Weaving refers to the act of connecting multiple alternatives on different themes/spheres, in an inter-sectorial way. Weaving is rooted on a series of common criteria – a) breaking with patriarchy, racism, casteism, classism; b) breaking with the hegemony of the nation-state and the system of liberal democracy, c) breaking with the capitalist system and d) breaking with the culture of anthropocentrism – creating the basis for common networks of alternatives to capitalism based on cooperation and solidarity. The challenge is to conceptualize spaces and platforms for which these alternatives converge and come into dialogues with one another, to build and establish effective interaction channels for pedagogical, political support, knowledge and/or experience sharing, as well as organizing broader coalitions and defense systems and strategies.

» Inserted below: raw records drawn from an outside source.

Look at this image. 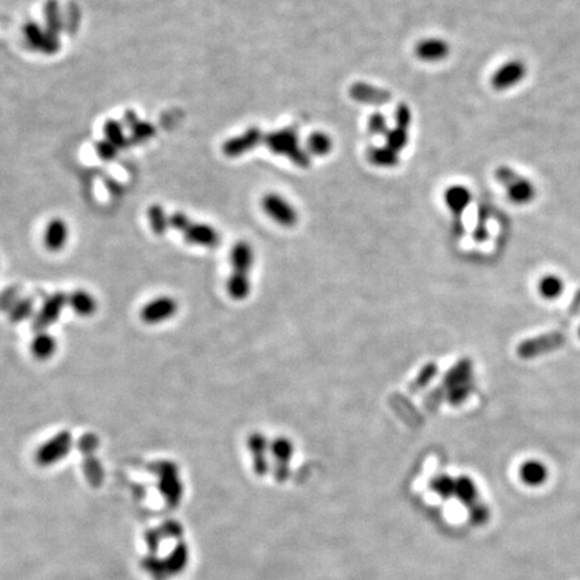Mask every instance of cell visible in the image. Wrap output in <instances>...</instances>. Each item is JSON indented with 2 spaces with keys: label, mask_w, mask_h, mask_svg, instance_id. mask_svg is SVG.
<instances>
[{
  "label": "cell",
  "mask_w": 580,
  "mask_h": 580,
  "mask_svg": "<svg viewBox=\"0 0 580 580\" xmlns=\"http://www.w3.org/2000/svg\"><path fill=\"white\" fill-rule=\"evenodd\" d=\"M437 372V367L435 365H427L423 370H422L419 377H418V383H427L429 380H432V376L435 375Z\"/></svg>",
  "instance_id": "7bdbcfd3"
},
{
  "label": "cell",
  "mask_w": 580,
  "mask_h": 580,
  "mask_svg": "<svg viewBox=\"0 0 580 580\" xmlns=\"http://www.w3.org/2000/svg\"><path fill=\"white\" fill-rule=\"evenodd\" d=\"M332 146H333V143H332L330 137L325 135L324 132H316L307 138L309 152H312L313 155H317V156L328 155L332 149Z\"/></svg>",
  "instance_id": "4dcf8cb0"
},
{
  "label": "cell",
  "mask_w": 580,
  "mask_h": 580,
  "mask_svg": "<svg viewBox=\"0 0 580 580\" xmlns=\"http://www.w3.org/2000/svg\"><path fill=\"white\" fill-rule=\"evenodd\" d=\"M467 509H469V519L474 525H484L489 522L490 511L487 504L477 501Z\"/></svg>",
  "instance_id": "e575fe53"
},
{
  "label": "cell",
  "mask_w": 580,
  "mask_h": 580,
  "mask_svg": "<svg viewBox=\"0 0 580 580\" xmlns=\"http://www.w3.org/2000/svg\"><path fill=\"white\" fill-rule=\"evenodd\" d=\"M255 261L254 249L249 242L239 240L237 242L231 253H230V263H231V273L238 277H250L253 265Z\"/></svg>",
  "instance_id": "4fadbf2b"
},
{
  "label": "cell",
  "mask_w": 580,
  "mask_h": 580,
  "mask_svg": "<svg viewBox=\"0 0 580 580\" xmlns=\"http://www.w3.org/2000/svg\"><path fill=\"white\" fill-rule=\"evenodd\" d=\"M68 305L81 317H91L97 310L96 298L86 290H74L68 295Z\"/></svg>",
  "instance_id": "ac0fdd59"
},
{
  "label": "cell",
  "mask_w": 580,
  "mask_h": 580,
  "mask_svg": "<svg viewBox=\"0 0 580 580\" xmlns=\"http://www.w3.org/2000/svg\"><path fill=\"white\" fill-rule=\"evenodd\" d=\"M415 54H417V57L421 58L423 61H427V62L441 61L447 57L449 45L438 38L424 39L415 47Z\"/></svg>",
  "instance_id": "e0dca14e"
},
{
  "label": "cell",
  "mask_w": 580,
  "mask_h": 580,
  "mask_svg": "<svg viewBox=\"0 0 580 580\" xmlns=\"http://www.w3.org/2000/svg\"><path fill=\"white\" fill-rule=\"evenodd\" d=\"M96 151H97V153H98V156L103 160H112L117 156V153H118V151L120 149L117 148L114 144H112L111 141H108L106 138H103L101 141H98L97 144H96Z\"/></svg>",
  "instance_id": "74e56055"
},
{
  "label": "cell",
  "mask_w": 580,
  "mask_h": 580,
  "mask_svg": "<svg viewBox=\"0 0 580 580\" xmlns=\"http://www.w3.org/2000/svg\"><path fill=\"white\" fill-rule=\"evenodd\" d=\"M148 220L152 231L156 235H163L170 228V215L160 205H152L148 208Z\"/></svg>",
  "instance_id": "4316f807"
},
{
  "label": "cell",
  "mask_w": 580,
  "mask_h": 580,
  "mask_svg": "<svg viewBox=\"0 0 580 580\" xmlns=\"http://www.w3.org/2000/svg\"><path fill=\"white\" fill-rule=\"evenodd\" d=\"M138 121H140V118L137 117L136 112H133V111H126V114H124V123H126V126H128L129 129H132L133 126H136Z\"/></svg>",
  "instance_id": "f6af8a7d"
},
{
  "label": "cell",
  "mask_w": 580,
  "mask_h": 580,
  "mask_svg": "<svg viewBox=\"0 0 580 580\" xmlns=\"http://www.w3.org/2000/svg\"><path fill=\"white\" fill-rule=\"evenodd\" d=\"M163 531H164L166 535L172 536V537H178V536H180L183 534L180 524H178L176 522H167V523L163 525Z\"/></svg>",
  "instance_id": "b9f144b4"
},
{
  "label": "cell",
  "mask_w": 580,
  "mask_h": 580,
  "mask_svg": "<svg viewBox=\"0 0 580 580\" xmlns=\"http://www.w3.org/2000/svg\"><path fill=\"white\" fill-rule=\"evenodd\" d=\"M188 559H190V552H188L187 544L185 543H178L176 546L172 549L171 554L168 555V558L164 560L168 574L170 575H179L187 567Z\"/></svg>",
  "instance_id": "7402d4cb"
},
{
  "label": "cell",
  "mask_w": 580,
  "mask_h": 580,
  "mask_svg": "<svg viewBox=\"0 0 580 580\" xmlns=\"http://www.w3.org/2000/svg\"><path fill=\"white\" fill-rule=\"evenodd\" d=\"M472 195L470 191L467 190V187L464 185H453L449 187L444 193V202L446 205L454 213V214H461L464 213V210L467 208L469 203H470Z\"/></svg>",
  "instance_id": "ffe728a7"
},
{
  "label": "cell",
  "mask_w": 580,
  "mask_h": 580,
  "mask_svg": "<svg viewBox=\"0 0 580 580\" xmlns=\"http://www.w3.org/2000/svg\"><path fill=\"white\" fill-rule=\"evenodd\" d=\"M368 126H370V131L375 135H387V132L390 131L387 126L386 117L382 113L372 114Z\"/></svg>",
  "instance_id": "f35d334b"
},
{
  "label": "cell",
  "mask_w": 580,
  "mask_h": 580,
  "mask_svg": "<svg viewBox=\"0 0 580 580\" xmlns=\"http://www.w3.org/2000/svg\"><path fill=\"white\" fill-rule=\"evenodd\" d=\"M263 143L272 152L286 156L298 167L307 168L310 164L307 152L298 146V137L295 129L286 128L277 132H272L263 137Z\"/></svg>",
  "instance_id": "7a4b0ae2"
},
{
  "label": "cell",
  "mask_w": 580,
  "mask_h": 580,
  "mask_svg": "<svg viewBox=\"0 0 580 580\" xmlns=\"http://www.w3.org/2000/svg\"><path fill=\"white\" fill-rule=\"evenodd\" d=\"M262 208L275 223L284 228H293L298 220L296 208L281 195L268 193L262 199Z\"/></svg>",
  "instance_id": "ba28073f"
},
{
  "label": "cell",
  "mask_w": 580,
  "mask_h": 580,
  "mask_svg": "<svg viewBox=\"0 0 580 580\" xmlns=\"http://www.w3.org/2000/svg\"><path fill=\"white\" fill-rule=\"evenodd\" d=\"M350 94L355 101L359 103H370V105H382L391 101V94L390 91L375 88L368 83H355L350 91Z\"/></svg>",
  "instance_id": "2e32d148"
},
{
  "label": "cell",
  "mask_w": 580,
  "mask_h": 580,
  "mask_svg": "<svg viewBox=\"0 0 580 580\" xmlns=\"http://www.w3.org/2000/svg\"><path fill=\"white\" fill-rule=\"evenodd\" d=\"M65 305H68V295L62 292H57L47 297L41 310L35 316L34 330L36 332H44L53 324H56Z\"/></svg>",
  "instance_id": "30bf717a"
},
{
  "label": "cell",
  "mask_w": 580,
  "mask_h": 580,
  "mask_svg": "<svg viewBox=\"0 0 580 580\" xmlns=\"http://www.w3.org/2000/svg\"><path fill=\"white\" fill-rule=\"evenodd\" d=\"M131 132H132V140L140 143V141H147L151 137L155 136L156 129L152 124L140 120L136 126L131 129Z\"/></svg>",
  "instance_id": "8d00e7d4"
},
{
  "label": "cell",
  "mask_w": 580,
  "mask_h": 580,
  "mask_svg": "<svg viewBox=\"0 0 580 580\" xmlns=\"http://www.w3.org/2000/svg\"><path fill=\"white\" fill-rule=\"evenodd\" d=\"M73 446V435L68 430L58 432L50 438L46 444H42L35 454V461L39 467H51L58 464L61 459L68 457Z\"/></svg>",
  "instance_id": "277c9868"
},
{
  "label": "cell",
  "mask_w": 580,
  "mask_h": 580,
  "mask_svg": "<svg viewBox=\"0 0 580 580\" xmlns=\"http://www.w3.org/2000/svg\"><path fill=\"white\" fill-rule=\"evenodd\" d=\"M539 289H540V293L546 298L554 300V298H556L563 293L564 285H563V281L556 275H546L540 281Z\"/></svg>",
  "instance_id": "1f68e13d"
},
{
  "label": "cell",
  "mask_w": 580,
  "mask_h": 580,
  "mask_svg": "<svg viewBox=\"0 0 580 580\" xmlns=\"http://www.w3.org/2000/svg\"><path fill=\"white\" fill-rule=\"evenodd\" d=\"M386 138L387 147L397 151L399 153L402 149L407 146L409 135H407V131H406V129H402V128L397 126V128L390 129V131L387 132Z\"/></svg>",
  "instance_id": "d6a6232c"
},
{
  "label": "cell",
  "mask_w": 580,
  "mask_h": 580,
  "mask_svg": "<svg viewBox=\"0 0 580 580\" xmlns=\"http://www.w3.org/2000/svg\"><path fill=\"white\" fill-rule=\"evenodd\" d=\"M228 296L233 300L242 301L245 298L250 296L251 280L250 277H237V275H228V284H226Z\"/></svg>",
  "instance_id": "d4e9b609"
},
{
  "label": "cell",
  "mask_w": 580,
  "mask_h": 580,
  "mask_svg": "<svg viewBox=\"0 0 580 580\" xmlns=\"http://www.w3.org/2000/svg\"><path fill=\"white\" fill-rule=\"evenodd\" d=\"M496 178H497V180L499 182L502 183L504 185H509V184H512L514 180H517L520 176L516 173V172L511 170V168H508V167H501L499 168L497 171H496Z\"/></svg>",
  "instance_id": "60d3db41"
},
{
  "label": "cell",
  "mask_w": 580,
  "mask_h": 580,
  "mask_svg": "<svg viewBox=\"0 0 580 580\" xmlns=\"http://www.w3.org/2000/svg\"><path fill=\"white\" fill-rule=\"evenodd\" d=\"M45 22L46 30H49L53 34L59 35L62 31L63 23L61 16V10L57 0H49L45 6Z\"/></svg>",
  "instance_id": "f1b7e54d"
},
{
  "label": "cell",
  "mask_w": 580,
  "mask_h": 580,
  "mask_svg": "<svg viewBox=\"0 0 580 580\" xmlns=\"http://www.w3.org/2000/svg\"><path fill=\"white\" fill-rule=\"evenodd\" d=\"M156 473L159 476V489L166 501L175 507L182 500L183 484L179 478V470L173 462L163 461L156 465Z\"/></svg>",
  "instance_id": "5b68a950"
},
{
  "label": "cell",
  "mask_w": 580,
  "mask_h": 580,
  "mask_svg": "<svg viewBox=\"0 0 580 580\" xmlns=\"http://www.w3.org/2000/svg\"><path fill=\"white\" fill-rule=\"evenodd\" d=\"M525 76V66L520 61H512L501 66L492 77V85L497 91L509 89L519 83Z\"/></svg>",
  "instance_id": "5bb4252c"
},
{
  "label": "cell",
  "mask_w": 580,
  "mask_h": 580,
  "mask_svg": "<svg viewBox=\"0 0 580 580\" xmlns=\"http://www.w3.org/2000/svg\"><path fill=\"white\" fill-rule=\"evenodd\" d=\"M579 336H580V328H579Z\"/></svg>",
  "instance_id": "bcb514c9"
},
{
  "label": "cell",
  "mask_w": 580,
  "mask_h": 580,
  "mask_svg": "<svg viewBox=\"0 0 580 580\" xmlns=\"http://www.w3.org/2000/svg\"><path fill=\"white\" fill-rule=\"evenodd\" d=\"M160 534L158 531H149L148 534H147V537H146V540H147V543H148L149 548H152V552H156V549H158V546H159L160 543Z\"/></svg>",
  "instance_id": "ee69618b"
},
{
  "label": "cell",
  "mask_w": 580,
  "mask_h": 580,
  "mask_svg": "<svg viewBox=\"0 0 580 580\" xmlns=\"http://www.w3.org/2000/svg\"><path fill=\"white\" fill-rule=\"evenodd\" d=\"M368 158L371 160V163H374L379 167H394L399 163L398 152L387 146L370 149Z\"/></svg>",
  "instance_id": "83f0119b"
},
{
  "label": "cell",
  "mask_w": 580,
  "mask_h": 580,
  "mask_svg": "<svg viewBox=\"0 0 580 580\" xmlns=\"http://www.w3.org/2000/svg\"><path fill=\"white\" fill-rule=\"evenodd\" d=\"M263 133L258 128H249L239 136L231 137L225 141L222 151L228 158H238L246 152H250L255 148L261 141H263Z\"/></svg>",
  "instance_id": "7c38bea8"
},
{
  "label": "cell",
  "mask_w": 580,
  "mask_h": 580,
  "mask_svg": "<svg viewBox=\"0 0 580 580\" xmlns=\"http://www.w3.org/2000/svg\"><path fill=\"white\" fill-rule=\"evenodd\" d=\"M395 120H397V126L402 128V129H409V124H411V111L409 106L405 103H400L397 108L395 112Z\"/></svg>",
  "instance_id": "ab89813d"
},
{
  "label": "cell",
  "mask_w": 580,
  "mask_h": 580,
  "mask_svg": "<svg viewBox=\"0 0 580 580\" xmlns=\"http://www.w3.org/2000/svg\"><path fill=\"white\" fill-rule=\"evenodd\" d=\"M248 447L253 458V469L257 476L263 477L270 470V462L268 459V453L270 450V441L263 432H251L248 438Z\"/></svg>",
  "instance_id": "8fae6325"
},
{
  "label": "cell",
  "mask_w": 580,
  "mask_h": 580,
  "mask_svg": "<svg viewBox=\"0 0 580 580\" xmlns=\"http://www.w3.org/2000/svg\"><path fill=\"white\" fill-rule=\"evenodd\" d=\"M68 239V223H66L63 219L56 218V219H51V220L47 223V228H46L45 230V237H44L46 249H47V250L53 251V253H58V251L62 250V249L66 246Z\"/></svg>",
  "instance_id": "9a60e30c"
},
{
  "label": "cell",
  "mask_w": 580,
  "mask_h": 580,
  "mask_svg": "<svg viewBox=\"0 0 580 580\" xmlns=\"http://www.w3.org/2000/svg\"><path fill=\"white\" fill-rule=\"evenodd\" d=\"M33 309H34V307H33V301H30V300H19V301H16V302L12 305L11 309H9V312H10V319H11L14 322L26 320L33 315Z\"/></svg>",
  "instance_id": "836d02e7"
},
{
  "label": "cell",
  "mask_w": 580,
  "mask_h": 580,
  "mask_svg": "<svg viewBox=\"0 0 580 580\" xmlns=\"http://www.w3.org/2000/svg\"><path fill=\"white\" fill-rule=\"evenodd\" d=\"M103 135L118 149H124L129 146V138L124 133V126L117 120H108L103 126Z\"/></svg>",
  "instance_id": "484cf974"
},
{
  "label": "cell",
  "mask_w": 580,
  "mask_h": 580,
  "mask_svg": "<svg viewBox=\"0 0 580 580\" xmlns=\"http://www.w3.org/2000/svg\"><path fill=\"white\" fill-rule=\"evenodd\" d=\"M269 453L273 459L274 477L280 482L290 476V462L295 455V444L288 437H277L270 441Z\"/></svg>",
  "instance_id": "8992f818"
},
{
  "label": "cell",
  "mask_w": 580,
  "mask_h": 580,
  "mask_svg": "<svg viewBox=\"0 0 580 580\" xmlns=\"http://www.w3.org/2000/svg\"><path fill=\"white\" fill-rule=\"evenodd\" d=\"M143 566L156 580H164L170 575L168 571H167V567H166L164 560H160V559L155 558V556L144 559Z\"/></svg>",
  "instance_id": "d590c367"
},
{
  "label": "cell",
  "mask_w": 580,
  "mask_h": 580,
  "mask_svg": "<svg viewBox=\"0 0 580 580\" xmlns=\"http://www.w3.org/2000/svg\"><path fill=\"white\" fill-rule=\"evenodd\" d=\"M454 497L461 501L465 507H472L478 501V489L474 481L467 476L455 478Z\"/></svg>",
  "instance_id": "44dd1931"
},
{
  "label": "cell",
  "mask_w": 580,
  "mask_h": 580,
  "mask_svg": "<svg viewBox=\"0 0 580 580\" xmlns=\"http://www.w3.org/2000/svg\"><path fill=\"white\" fill-rule=\"evenodd\" d=\"M546 467L539 461H528L520 469V477L529 487H539L546 479Z\"/></svg>",
  "instance_id": "603a6c76"
},
{
  "label": "cell",
  "mask_w": 580,
  "mask_h": 580,
  "mask_svg": "<svg viewBox=\"0 0 580 580\" xmlns=\"http://www.w3.org/2000/svg\"><path fill=\"white\" fill-rule=\"evenodd\" d=\"M170 228L179 231L185 242L205 249H215L220 243V235L216 228L193 222L184 213H173L170 215Z\"/></svg>",
  "instance_id": "6da1fadb"
},
{
  "label": "cell",
  "mask_w": 580,
  "mask_h": 580,
  "mask_svg": "<svg viewBox=\"0 0 580 580\" xmlns=\"http://www.w3.org/2000/svg\"><path fill=\"white\" fill-rule=\"evenodd\" d=\"M179 310L178 301L170 296H160L151 300L141 309V320L149 325L163 324L176 316Z\"/></svg>",
  "instance_id": "9c48e42d"
},
{
  "label": "cell",
  "mask_w": 580,
  "mask_h": 580,
  "mask_svg": "<svg viewBox=\"0 0 580 580\" xmlns=\"http://www.w3.org/2000/svg\"><path fill=\"white\" fill-rule=\"evenodd\" d=\"M470 380H472V363L469 360L458 362L444 376L447 398L455 403L464 402L472 391Z\"/></svg>",
  "instance_id": "3957f363"
},
{
  "label": "cell",
  "mask_w": 580,
  "mask_h": 580,
  "mask_svg": "<svg viewBox=\"0 0 580 580\" xmlns=\"http://www.w3.org/2000/svg\"><path fill=\"white\" fill-rule=\"evenodd\" d=\"M430 488L434 493H437V496H439L444 500H447L450 497H454L455 478L450 477L447 474L437 476L430 482Z\"/></svg>",
  "instance_id": "f546056e"
},
{
  "label": "cell",
  "mask_w": 580,
  "mask_h": 580,
  "mask_svg": "<svg viewBox=\"0 0 580 580\" xmlns=\"http://www.w3.org/2000/svg\"><path fill=\"white\" fill-rule=\"evenodd\" d=\"M508 195L513 203L524 205L534 199L535 188L531 182L525 180L523 178H519L517 180L508 185Z\"/></svg>",
  "instance_id": "cb8c5ba5"
},
{
  "label": "cell",
  "mask_w": 580,
  "mask_h": 580,
  "mask_svg": "<svg viewBox=\"0 0 580 580\" xmlns=\"http://www.w3.org/2000/svg\"><path fill=\"white\" fill-rule=\"evenodd\" d=\"M57 351V340L54 336L44 332H36L31 342V353L38 360H47Z\"/></svg>",
  "instance_id": "d6986e66"
},
{
  "label": "cell",
  "mask_w": 580,
  "mask_h": 580,
  "mask_svg": "<svg viewBox=\"0 0 580 580\" xmlns=\"http://www.w3.org/2000/svg\"><path fill=\"white\" fill-rule=\"evenodd\" d=\"M23 34L31 49L46 56H53L61 49L59 35L50 33L36 22L26 23Z\"/></svg>",
  "instance_id": "52a82bcc"
}]
</instances>
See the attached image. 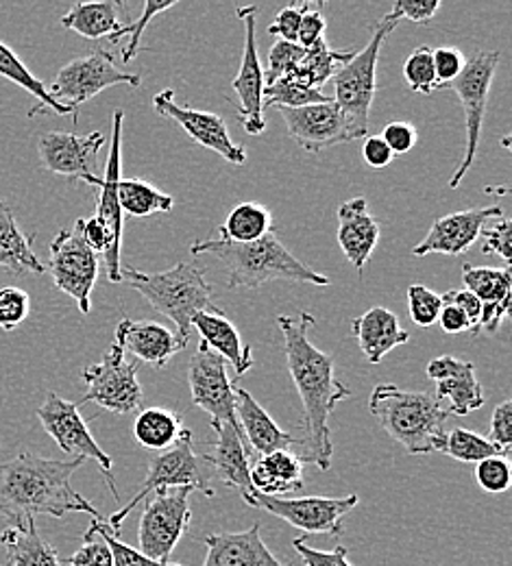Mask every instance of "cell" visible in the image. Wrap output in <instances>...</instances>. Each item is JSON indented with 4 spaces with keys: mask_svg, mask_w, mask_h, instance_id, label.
Instances as JSON below:
<instances>
[{
    "mask_svg": "<svg viewBox=\"0 0 512 566\" xmlns=\"http://www.w3.org/2000/svg\"><path fill=\"white\" fill-rule=\"evenodd\" d=\"M236 392V417L240 429L251 447L260 455H269L275 451H291V447H301V438L286 433L280 424L271 419V415L253 399L244 388H233Z\"/></svg>",
    "mask_w": 512,
    "mask_h": 566,
    "instance_id": "cell-28",
    "label": "cell"
},
{
    "mask_svg": "<svg viewBox=\"0 0 512 566\" xmlns=\"http://www.w3.org/2000/svg\"><path fill=\"white\" fill-rule=\"evenodd\" d=\"M206 269L179 262L164 273H143L136 269H121L123 282L138 290L155 312L175 323V336L181 347L188 345L192 334V318L199 312H222L212 296L215 287L206 282Z\"/></svg>",
    "mask_w": 512,
    "mask_h": 566,
    "instance_id": "cell-5",
    "label": "cell"
},
{
    "mask_svg": "<svg viewBox=\"0 0 512 566\" xmlns=\"http://www.w3.org/2000/svg\"><path fill=\"white\" fill-rule=\"evenodd\" d=\"M278 325L284 334L286 364L293 377L294 388L299 390L303 403V438H301V462L316 464L321 471L332 467L334 444L330 419L338 401L349 399L352 390L336 379L334 357L318 347H314L307 338L310 329L316 325V318L307 312L296 316H278Z\"/></svg>",
    "mask_w": 512,
    "mask_h": 566,
    "instance_id": "cell-1",
    "label": "cell"
},
{
    "mask_svg": "<svg viewBox=\"0 0 512 566\" xmlns=\"http://www.w3.org/2000/svg\"><path fill=\"white\" fill-rule=\"evenodd\" d=\"M307 7H310V2H299V4H289V7H284V9L275 15L273 24L269 27V33H271V35H275V38H278V40H282V42L296 44L299 27H301V18H303V13L307 11Z\"/></svg>",
    "mask_w": 512,
    "mask_h": 566,
    "instance_id": "cell-52",
    "label": "cell"
},
{
    "mask_svg": "<svg viewBox=\"0 0 512 566\" xmlns=\"http://www.w3.org/2000/svg\"><path fill=\"white\" fill-rule=\"evenodd\" d=\"M9 566H69L58 549L38 532L35 518H24L0 534Z\"/></svg>",
    "mask_w": 512,
    "mask_h": 566,
    "instance_id": "cell-30",
    "label": "cell"
},
{
    "mask_svg": "<svg viewBox=\"0 0 512 566\" xmlns=\"http://www.w3.org/2000/svg\"><path fill=\"white\" fill-rule=\"evenodd\" d=\"M271 227H273V218L269 208L260 203H240L229 212L224 224L219 227V235L236 244H249L271 233L273 231Z\"/></svg>",
    "mask_w": 512,
    "mask_h": 566,
    "instance_id": "cell-37",
    "label": "cell"
},
{
    "mask_svg": "<svg viewBox=\"0 0 512 566\" xmlns=\"http://www.w3.org/2000/svg\"><path fill=\"white\" fill-rule=\"evenodd\" d=\"M368 410L382 429L412 455L440 453L449 412L435 395L379 384L370 392Z\"/></svg>",
    "mask_w": 512,
    "mask_h": 566,
    "instance_id": "cell-4",
    "label": "cell"
},
{
    "mask_svg": "<svg viewBox=\"0 0 512 566\" xmlns=\"http://www.w3.org/2000/svg\"><path fill=\"white\" fill-rule=\"evenodd\" d=\"M397 20L388 13L375 24L370 40L363 51L354 53V57L334 74V103L345 114L349 125L356 129L361 138H368V114L375 98V76L377 62L384 40L397 29Z\"/></svg>",
    "mask_w": 512,
    "mask_h": 566,
    "instance_id": "cell-7",
    "label": "cell"
},
{
    "mask_svg": "<svg viewBox=\"0 0 512 566\" xmlns=\"http://www.w3.org/2000/svg\"><path fill=\"white\" fill-rule=\"evenodd\" d=\"M212 469L206 460V455H199L192 447V431L184 429L179 440L168 447L166 451H159L148 462L147 480L140 484L134 499L123 505L118 512H114L107 521V527L112 534H121L123 523L127 521L129 512H134L148 495L157 491H175V489H192L206 496H215L212 489Z\"/></svg>",
    "mask_w": 512,
    "mask_h": 566,
    "instance_id": "cell-6",
    "label": "cell"
},
{
    "mask_svg": "<svg viewBox=\"0 0 512 566\" xmlns=\"http://www.w3.org/2000/svg\"><path fill=\"white\" fill-rule=\"evenodd\" d=\"M361 496H282L260 495L255 493V507L267 510L269 514L284 518L289 525L307 534H343V518L358 505Z\"/></svg>",
    "mask_w": 512,
    "mask_h": 566,
    "instance_id": "cell-14",
    "label": "cell"
},
{
    "mask_svg": "<svg viewBox=\"0 0 512 566\" xmlns=\"http://www.w3.org/2000/svg\"><path fill=\"white\" fill-rule=\"evenodd\" d=\"M192 489H175V491H157L153 501H148L140 525H138V543L147 558L155 563H170V556L177 543L190 527L192 510L188 496Z\"/></svg>",
    "mask_w": 512,
    "mask_h": 566,
    "instance_id": "cell-11",
    "label": "cell"
},
{
    "mask_svg": "<svg viewBox=\"0 0 512 566\" xmlns=\"http://www.w3.org/2000/svg\"><path fill=\"white\" fill-rule=\"evenodd\" d=\"M426 373L437 384V401L440 403L445 399L449 403V417H467L484 406L482 384L478 381L476 366L471 361L440 355L426 366Z\"/></svg>",
    "mask_w": 512,
    "mask_h": 566,
    "instance_id": "cell-22",
    "label": "cell"
},
{
    "mask_svg": "<svg viewBox=\"0 0 512 566\" xmlns=\"http://www.w3.org/2000/svg\"><path fill=\"white\" fill-rule=\"evenodd\" d=\"M123 120H125V112L116 109L114 112V129H112V148H109V157H107V166H105V177L96 181V188H101V199H98V210L96 218L105 224L107 235H109V244L107 251L103 253L105 258V269H107V277L112 283L123 282L121 277V244H123V212L118 206V181H121V144H123Z\"/></svg>",
    "mask_w": 512,
    "mask_h": 566,
    "instance_id": "cell-20",
    "label": "cell"
},
{
    "mask_svg": "<svg viewBox=\"0 0 512 566\" xmlns=\"http://www.w3.org/2000/svg\"><path fill=\"white\" fill-rule=\"evenodd\" d=\"M192 255H215L227 271V287H260L269 282H301L314 285H330V277L316 273L299 258H294L289 247L278 238L275 231L267 233L258 242L236 244L217 233L212 240L195 242L190 247Z\"/></svg>",
    "mask_w": 512,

A toolkit is understood as a set of tools designed to be used together and/or for a particular purpose. The need for this toolkit emerged from GTA’s first physical assembly in Kenya (2023). This toolkit presents some of the key ways, both in praxis and theory of existing GTA weavers Vikalp Sangam, Crianza Mutua Mexico, MASSA and Crianzas Mutuas Colombia have put together different actions to build regional networks between alternatives as they face common struggles and enable a plurality of responses to these crises. This toolkit presentes a series exercises, actions, examples and questions that can help a potential or already established weaver to build, maintain and preserve a woven network reflecting on key takeaways, lessons learned, past failures and case studies to inspire and support weaving across different regions. The GTA’s toolkit for weaving was built by weaving practitioners involved in different weaving processes and the construction of alternatives. We have also drawn on a series of concepts, theories and practices that have informed this toolkit, but ultimately this toolkit is inspired by our own practice. This toolkit is the result of friendship, solidarity and camaraderie, and hence we hope that it will not be reduced to a means to an end but that it will also be an end to a mean by creating a convivial process that might lead to a woven fabric of solidarity, friendship and hope.